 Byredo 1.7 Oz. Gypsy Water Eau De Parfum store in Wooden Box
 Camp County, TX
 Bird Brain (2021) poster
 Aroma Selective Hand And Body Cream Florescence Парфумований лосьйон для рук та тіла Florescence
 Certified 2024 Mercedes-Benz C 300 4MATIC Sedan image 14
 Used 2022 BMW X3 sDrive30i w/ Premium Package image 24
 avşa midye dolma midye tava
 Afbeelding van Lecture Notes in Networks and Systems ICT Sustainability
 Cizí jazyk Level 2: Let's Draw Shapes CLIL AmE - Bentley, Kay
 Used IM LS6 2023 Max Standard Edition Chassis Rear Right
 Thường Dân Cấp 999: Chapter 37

--

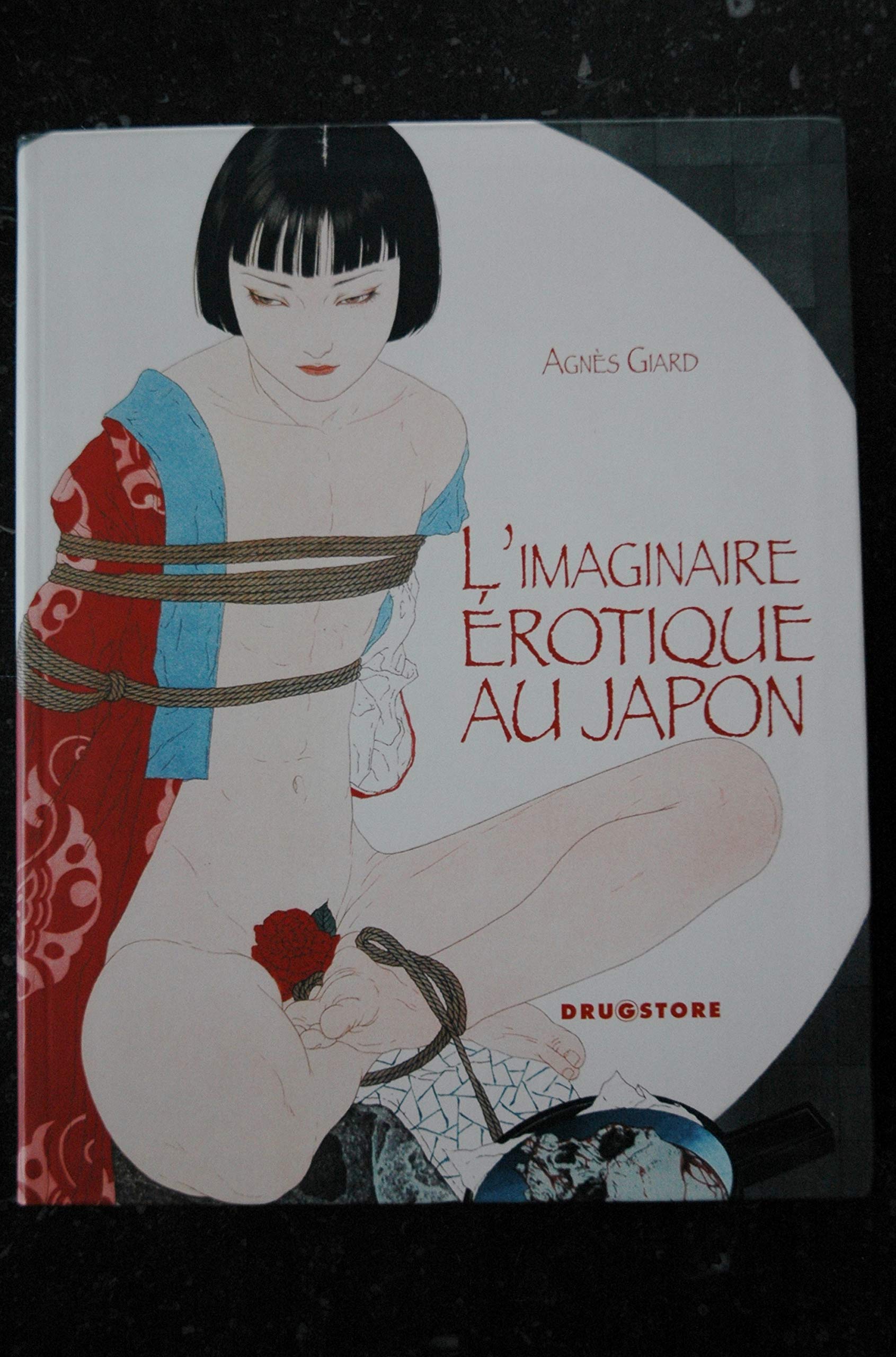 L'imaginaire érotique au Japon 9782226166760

* * *

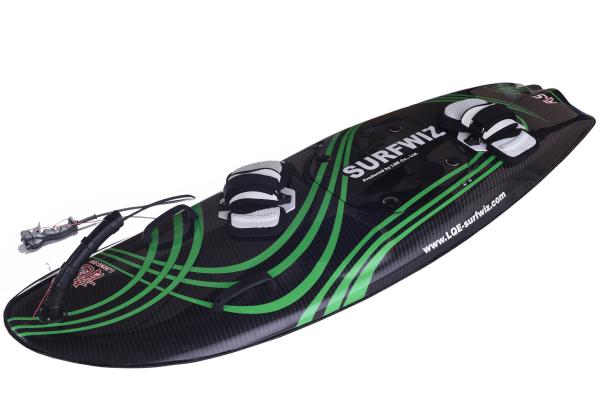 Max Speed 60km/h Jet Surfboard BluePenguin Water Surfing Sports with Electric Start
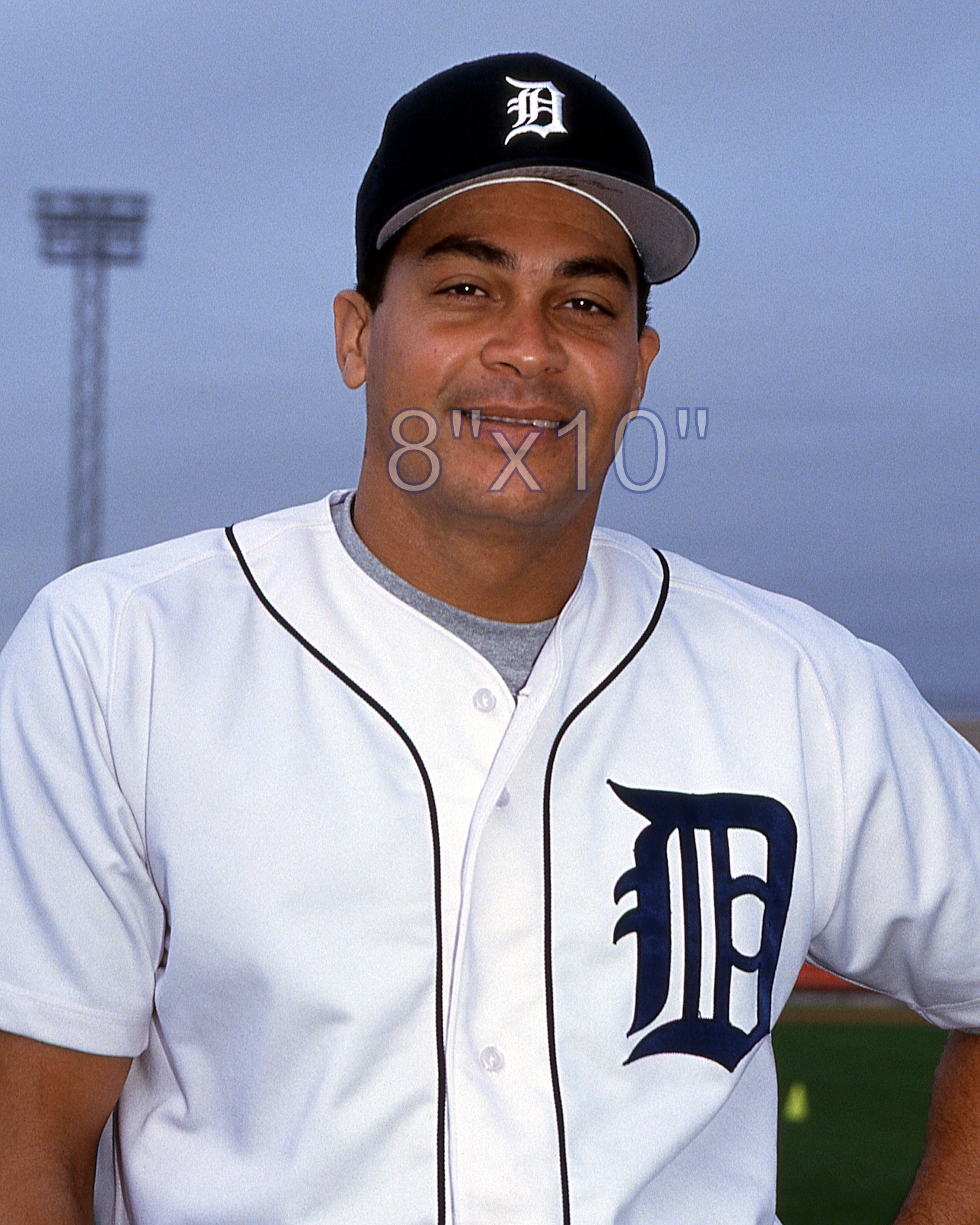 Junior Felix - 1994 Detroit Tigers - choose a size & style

Task to carry out = Looking at the records above, return exactly the lines from the line with "Byredo 1.7 Oz." to the line with "Used 2022 BMW", both ends included.

Exercise solution =
 Byredo 1.7 Oz. Gypsy Water Eau De Parfum store in Wooden Box
 Camp County, TX
 Bird Brain (2021) poster
 Aroma Selective Hand And Body Cream Florescence Парфумований лосьйон для рук та тіла Florescence
 Certified 2024 Mercedes-Benz C 300 4MATIC Sedan image 14
 Used 2022 BMW X3 sDrive30i w/ Premium Package image 24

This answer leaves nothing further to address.